* Begin Page text *
Sir Walter Raleigh had his Governor's seat here from 1600 to 1603, but never lived there - he preferred to stay in town. It was he who gave the castle its name, of course in honour of his Queen, Elizabeth I.
Some time before the year 550, a monk of Belgian origin arrived on the island we now know as Jersey, accompanied by another monk. The men were Helier and Romard, and they found a small community of fishermen at the place that is now Jersey's capital. They were eager to learn the new faith, but Helier especially had mainly come here to find the peace and quiet he craved. Instead of living with his community, he chose the remotest of the chain of islets off Jersey's coast, and built himself a shelter, where he would live and spend his days and nights in prayer and contemplation for about 13 years.
His companion travelled back and forth between the islet and the fishing village, and every now and then, Helier must have done that, too, because he apparently found time to perform a miracle every now and then. He also warned the fishermen about approaching ships (which usually meant nothing good), seeing them first from his vantage point. You can read this and some more about Helier here on wikipedia; it makes an interesting story, whether you believe in saints or not.
* End Page text *
**Written problem A:** In the passage about Jersey, roughly how many years did Helier live on the remote islet?
**Written problem B:** List every person named in the passage about Jersey.
**Written problem C:** Please carry on the passage about Jersey, picking up after its final sentence.
* Begin Provided data *
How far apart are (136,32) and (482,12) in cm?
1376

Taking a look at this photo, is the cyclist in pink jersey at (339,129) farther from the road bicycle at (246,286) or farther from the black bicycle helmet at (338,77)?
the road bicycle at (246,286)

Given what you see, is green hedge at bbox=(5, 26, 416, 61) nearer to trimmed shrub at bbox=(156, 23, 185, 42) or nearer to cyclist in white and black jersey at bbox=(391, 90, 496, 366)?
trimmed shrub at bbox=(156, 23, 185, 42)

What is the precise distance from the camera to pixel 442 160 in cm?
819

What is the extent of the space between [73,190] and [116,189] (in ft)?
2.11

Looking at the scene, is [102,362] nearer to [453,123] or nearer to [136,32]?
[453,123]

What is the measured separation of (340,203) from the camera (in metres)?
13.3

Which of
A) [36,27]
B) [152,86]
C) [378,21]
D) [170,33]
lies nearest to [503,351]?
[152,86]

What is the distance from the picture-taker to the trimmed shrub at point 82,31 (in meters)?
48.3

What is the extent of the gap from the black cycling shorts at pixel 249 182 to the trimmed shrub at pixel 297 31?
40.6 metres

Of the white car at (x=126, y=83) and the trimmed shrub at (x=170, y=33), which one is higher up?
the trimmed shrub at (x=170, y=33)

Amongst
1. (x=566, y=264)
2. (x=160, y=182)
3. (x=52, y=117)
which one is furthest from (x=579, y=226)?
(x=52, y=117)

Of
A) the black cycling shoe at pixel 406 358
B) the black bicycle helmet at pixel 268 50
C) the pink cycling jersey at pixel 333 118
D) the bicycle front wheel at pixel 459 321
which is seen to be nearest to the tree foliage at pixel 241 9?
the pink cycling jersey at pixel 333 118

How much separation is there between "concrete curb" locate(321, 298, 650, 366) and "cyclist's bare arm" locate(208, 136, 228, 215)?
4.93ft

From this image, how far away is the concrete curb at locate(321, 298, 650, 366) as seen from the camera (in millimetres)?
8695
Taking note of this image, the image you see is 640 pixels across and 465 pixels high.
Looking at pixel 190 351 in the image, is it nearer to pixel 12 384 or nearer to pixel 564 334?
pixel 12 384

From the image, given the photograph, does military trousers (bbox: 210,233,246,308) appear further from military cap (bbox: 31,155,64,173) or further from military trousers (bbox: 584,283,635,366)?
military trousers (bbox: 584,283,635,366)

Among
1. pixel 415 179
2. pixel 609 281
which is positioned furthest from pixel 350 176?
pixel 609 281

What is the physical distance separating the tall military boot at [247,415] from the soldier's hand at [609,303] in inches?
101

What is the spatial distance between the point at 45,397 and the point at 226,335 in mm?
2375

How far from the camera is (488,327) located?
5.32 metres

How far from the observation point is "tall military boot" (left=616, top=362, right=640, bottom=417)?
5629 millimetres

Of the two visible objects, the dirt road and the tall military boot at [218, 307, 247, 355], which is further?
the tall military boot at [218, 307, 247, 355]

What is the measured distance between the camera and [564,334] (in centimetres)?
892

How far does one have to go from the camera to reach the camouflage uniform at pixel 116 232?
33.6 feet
* End Provided data *
**Written response A:** About 13 years.

**Written response B:** Sir Walter Raleigh, Elizabeth I, Helier, Romard

**Written response C:**
|Picture by O.K. Yes, that pink dot is me.|
We wandered around the castle and visited one of several museums/exhibitions inside the former barracks. The exhibition we saw was very well done and informative. You could see how living and working conditions changed throughout the centuries, and how they varied between the higher ranks and the common soldiers, who sometimes had their wives and children with them.
Drinking and petty crimes were a huge problem in the overcrowded quarters; part of the soldiers' payment was given in cider, and they had nothing to do most of the time. Much later, conditions improved somewhat, but learning about such things always makes me double glad and grateful that I live where I live and when I live.
Some more pictures O.K. took:
One of the volunteers working there for Jersey Heritage talked to us for a while. He was one of those people who are truly enthusiastic about what they do, and it was a pleasure listening to him. He recommended Mont Orgueil to us, saying that to him, that was THE castle. We had already decided that we wanted to see the place anyway, so we were happy to have our idea for the next day confirmed by his comments.